I confess all of this because I find myself again in a rough spot. After our recent move to the Northshore we had our cable installed and unfortunately the most basic package cable company offered included 3 cable news channels. I have been doing good so far. I don’t want to go back to the out of control life I was once living but it’s so hard when you have 24 hour access in your own home.

I have found that there is an upside to apathy, that you can know too much for your own good, that simply watching a lot of news doesn’t make you any more caring, more empowered, or even equipped to change things. So this year I want to be a little more apathetic, to not care so much about all of the things in the world that I can’t change but to be present to the things that I can change and make better. The truth is that at the end of the day I’ll still be informed. I’ll get the news without even trying to because now news is basically everywhere you look - they even show news stories on the Weather Channel (the last refuge for folks trying to escape the onslaught of cable news).

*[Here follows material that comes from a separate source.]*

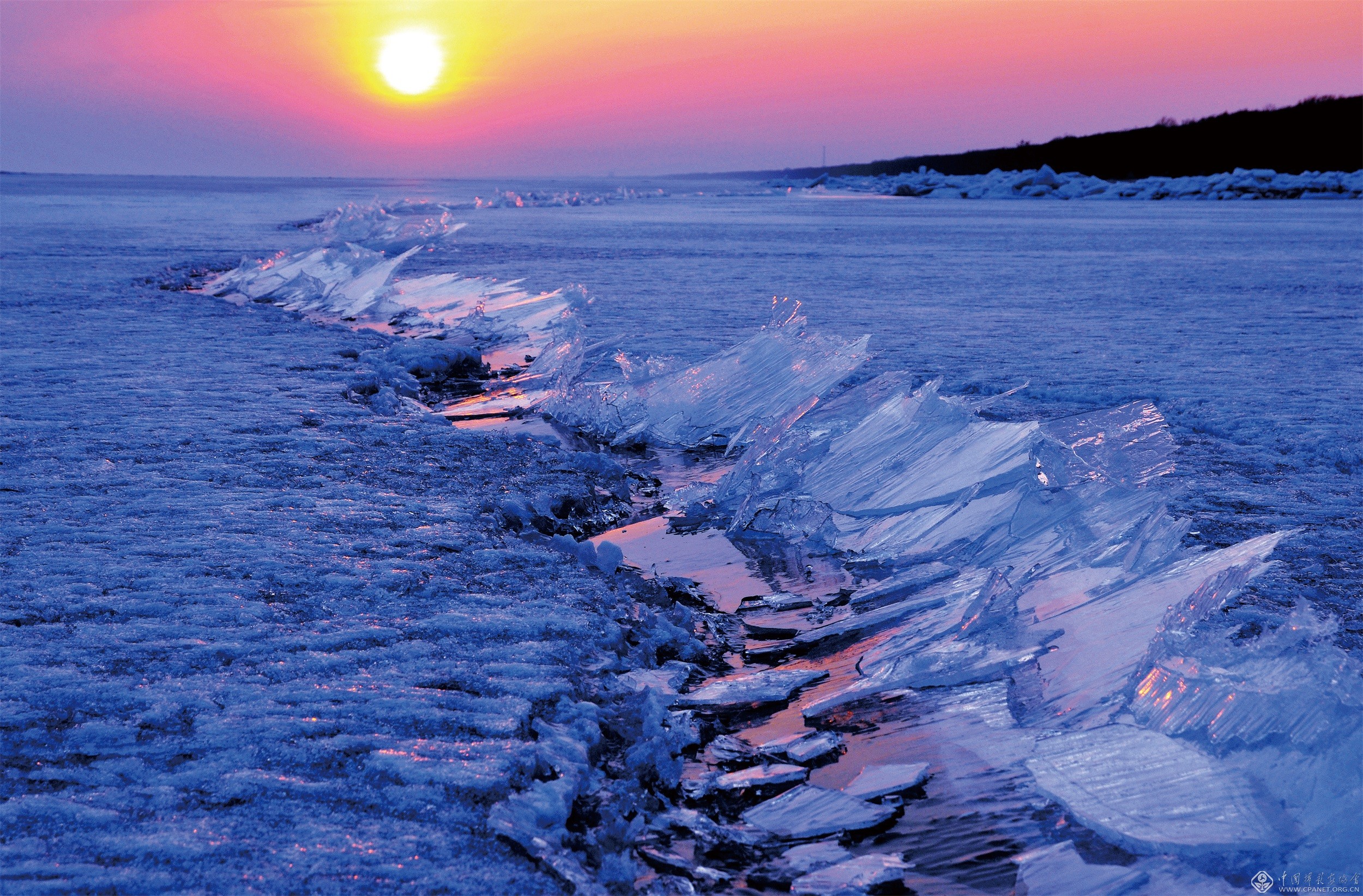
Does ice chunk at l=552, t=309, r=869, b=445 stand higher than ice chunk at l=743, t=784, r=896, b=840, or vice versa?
ice chunk at l=552, t=309, r=869, b=445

So here’s to being a little more apathetic (in a good way) in 2010. Anyone want to join me on my journey into apathy?

Friday, January 01, 2010

So… What do you do for a living?

“So… what do you do for a living?” This question used to not bother me much when I played music as my main job because pretty much everyone likes music. So as careers go being a musician is a pretty non-confrontational kind of answer and usually gets a conversation going in a good direction. But now I’m a pastor and the reaction is a little different when I mention what I do for a living. Truth be told, most of the time I actually hate answering the question because all of the sudden the person who asked starts acting noticeably different like apologizing for having just said a curse word moments before or for smoking a cigarette in front of me or feeling like I need an explanation for why this person hasn’t been to church in a long time. Other times when I answer this question I will get a very antagonistic response as if I have suddenly become the enemy in our brief conversation because the person does not have a very fond view of the church or religion.

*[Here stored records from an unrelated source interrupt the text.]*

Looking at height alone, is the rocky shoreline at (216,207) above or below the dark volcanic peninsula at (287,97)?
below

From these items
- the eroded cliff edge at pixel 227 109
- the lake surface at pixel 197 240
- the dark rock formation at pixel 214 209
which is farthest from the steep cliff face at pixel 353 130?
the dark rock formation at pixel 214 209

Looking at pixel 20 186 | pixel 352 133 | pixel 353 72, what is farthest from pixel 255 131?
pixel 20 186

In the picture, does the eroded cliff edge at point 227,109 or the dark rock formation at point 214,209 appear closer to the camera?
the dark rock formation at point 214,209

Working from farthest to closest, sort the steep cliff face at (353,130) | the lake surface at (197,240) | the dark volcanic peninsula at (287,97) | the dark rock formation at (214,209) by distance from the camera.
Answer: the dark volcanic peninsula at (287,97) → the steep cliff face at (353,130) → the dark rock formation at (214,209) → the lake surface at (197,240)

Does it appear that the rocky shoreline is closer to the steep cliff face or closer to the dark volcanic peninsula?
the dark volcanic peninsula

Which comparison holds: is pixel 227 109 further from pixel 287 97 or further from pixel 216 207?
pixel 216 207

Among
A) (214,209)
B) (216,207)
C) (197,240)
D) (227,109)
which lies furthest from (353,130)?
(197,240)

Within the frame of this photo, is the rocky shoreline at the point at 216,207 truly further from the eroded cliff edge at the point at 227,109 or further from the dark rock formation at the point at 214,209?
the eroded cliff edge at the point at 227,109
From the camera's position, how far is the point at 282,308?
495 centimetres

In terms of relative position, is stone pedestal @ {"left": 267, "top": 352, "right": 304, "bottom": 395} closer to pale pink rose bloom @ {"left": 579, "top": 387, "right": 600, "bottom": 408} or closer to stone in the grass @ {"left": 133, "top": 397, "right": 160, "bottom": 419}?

So I have tossed around ways of answering this question so as to disguise the fact that I am a professional Christian or at least framing it in a more hospitable light. One pastor I met has business cards that say community organizer. I liked that one but I am afraid that folks would then feel I was being less than sincere if they found out that what I meant by community organizer was simply – pastor. I’ve thought about the term spiritual guide but it sounds a bit too new age (which would work well if I wore my snuggie around more. One lady referred to me as “The Dancing Preacher” after one message I gave several months ago where I came out dancing to “If I was a rich girl” (you had to be there to understand… really… it seemed cool at the time… really) and I thought that might make an interesting business card (it might pose all kinds of other problems though).

Well once again this question came up last night at a party one of our neighbors was having. After a brief internal cringe I answered the question with “I'm a pastor” and a discussion about Baptists and Catholics and singles groups and alcohol and bingo ensued. Actually the conversation wasn’t all that bad and no one was antagonistic or defensive. I guess sometimes I would like to be normal or at least be able to have a normal answer as to what I do for a living but I guess that’s like Hollywood actors complaining about how everybody is always watching them and how it is hard to have a private life (Would you like some cheese with that whine?). Maybe this is simply the struggle that all people of faith have about going public with who they are, what they do, or what they believe. Any thoughts? I would love some insight on creative ways to answer this question or how you’ve struggled in answering similar questions yourself.